──────── Material for this exercise ────────
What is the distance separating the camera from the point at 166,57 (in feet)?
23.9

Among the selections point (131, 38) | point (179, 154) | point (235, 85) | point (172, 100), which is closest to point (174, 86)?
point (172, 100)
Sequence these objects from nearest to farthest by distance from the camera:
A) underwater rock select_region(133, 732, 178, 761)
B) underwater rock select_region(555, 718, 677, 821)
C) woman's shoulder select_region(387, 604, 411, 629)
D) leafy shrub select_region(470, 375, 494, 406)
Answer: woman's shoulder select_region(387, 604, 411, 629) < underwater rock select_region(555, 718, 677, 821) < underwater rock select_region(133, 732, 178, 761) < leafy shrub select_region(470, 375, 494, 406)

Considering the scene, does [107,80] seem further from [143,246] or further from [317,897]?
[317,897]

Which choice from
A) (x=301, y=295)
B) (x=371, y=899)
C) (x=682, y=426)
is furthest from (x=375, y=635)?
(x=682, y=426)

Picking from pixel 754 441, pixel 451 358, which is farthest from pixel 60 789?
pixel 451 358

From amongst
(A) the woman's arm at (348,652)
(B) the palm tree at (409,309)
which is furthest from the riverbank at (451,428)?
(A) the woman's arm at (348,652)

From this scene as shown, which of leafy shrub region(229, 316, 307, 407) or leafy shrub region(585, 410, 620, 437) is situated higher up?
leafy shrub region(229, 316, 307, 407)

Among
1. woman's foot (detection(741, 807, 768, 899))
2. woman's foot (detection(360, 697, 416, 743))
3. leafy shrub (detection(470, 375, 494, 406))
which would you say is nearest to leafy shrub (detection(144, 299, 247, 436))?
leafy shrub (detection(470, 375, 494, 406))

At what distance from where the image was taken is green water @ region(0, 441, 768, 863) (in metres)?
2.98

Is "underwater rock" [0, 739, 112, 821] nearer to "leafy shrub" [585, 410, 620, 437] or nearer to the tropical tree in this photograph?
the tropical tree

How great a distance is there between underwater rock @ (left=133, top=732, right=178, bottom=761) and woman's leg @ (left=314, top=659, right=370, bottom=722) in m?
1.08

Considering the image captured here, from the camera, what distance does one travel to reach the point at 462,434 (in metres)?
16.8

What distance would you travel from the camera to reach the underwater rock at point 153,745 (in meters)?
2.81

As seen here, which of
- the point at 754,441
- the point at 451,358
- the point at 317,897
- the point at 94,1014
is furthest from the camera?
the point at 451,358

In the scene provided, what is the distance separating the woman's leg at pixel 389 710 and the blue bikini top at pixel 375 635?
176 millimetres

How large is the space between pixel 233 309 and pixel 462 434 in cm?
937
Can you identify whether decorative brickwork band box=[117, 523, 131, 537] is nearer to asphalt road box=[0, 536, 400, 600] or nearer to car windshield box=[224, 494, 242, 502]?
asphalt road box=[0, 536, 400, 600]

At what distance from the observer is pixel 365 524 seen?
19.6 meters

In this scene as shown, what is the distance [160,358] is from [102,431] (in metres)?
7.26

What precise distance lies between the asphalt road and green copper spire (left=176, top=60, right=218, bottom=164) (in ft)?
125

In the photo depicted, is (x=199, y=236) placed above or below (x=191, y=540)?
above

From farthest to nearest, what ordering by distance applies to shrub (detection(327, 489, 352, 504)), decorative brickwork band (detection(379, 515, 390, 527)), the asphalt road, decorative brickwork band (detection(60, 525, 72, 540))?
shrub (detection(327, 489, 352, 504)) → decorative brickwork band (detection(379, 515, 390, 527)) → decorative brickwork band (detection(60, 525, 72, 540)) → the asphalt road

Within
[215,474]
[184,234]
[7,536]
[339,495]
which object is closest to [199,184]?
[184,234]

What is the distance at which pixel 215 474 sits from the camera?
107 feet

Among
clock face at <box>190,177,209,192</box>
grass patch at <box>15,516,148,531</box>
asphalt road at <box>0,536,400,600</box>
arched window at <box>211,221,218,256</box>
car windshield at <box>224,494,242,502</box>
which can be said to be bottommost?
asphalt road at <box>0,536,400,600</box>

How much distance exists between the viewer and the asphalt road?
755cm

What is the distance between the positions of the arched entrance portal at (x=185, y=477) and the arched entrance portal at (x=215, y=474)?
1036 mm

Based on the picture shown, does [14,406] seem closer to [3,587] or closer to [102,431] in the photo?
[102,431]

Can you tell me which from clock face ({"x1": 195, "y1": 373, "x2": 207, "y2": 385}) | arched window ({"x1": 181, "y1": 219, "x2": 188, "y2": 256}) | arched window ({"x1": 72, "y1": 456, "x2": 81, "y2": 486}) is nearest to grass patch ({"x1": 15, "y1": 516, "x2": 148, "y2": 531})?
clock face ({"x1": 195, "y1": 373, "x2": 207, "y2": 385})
────────
§ What to do
Update the data from the line containing "Based on the" through the end of the data, changing "grass patch" to "lawn" and leaving everything else as it is.

§ The answer
Based on the picture shown, does [14,406] seem closer to [3,587] or closer to [102,431] in the photo?
[102,431]

Can you tell me which from clock face ({"x1": 195, "y1": 373, "x2": 207, "y2": 385}) | arched window ({"x1": 181, "y1": 219, "x2": 188, "y2": 256}) | arched window ({"x1": 72, "y1": 456, "x2": 81, "y2": 486}) is nearest to lawn ({"x1": 15, "y1": 516, "x2": 148, "y2": 531})?
clock face ({"x1": 195, "y1": 373, "x2": 207, "y2": 385})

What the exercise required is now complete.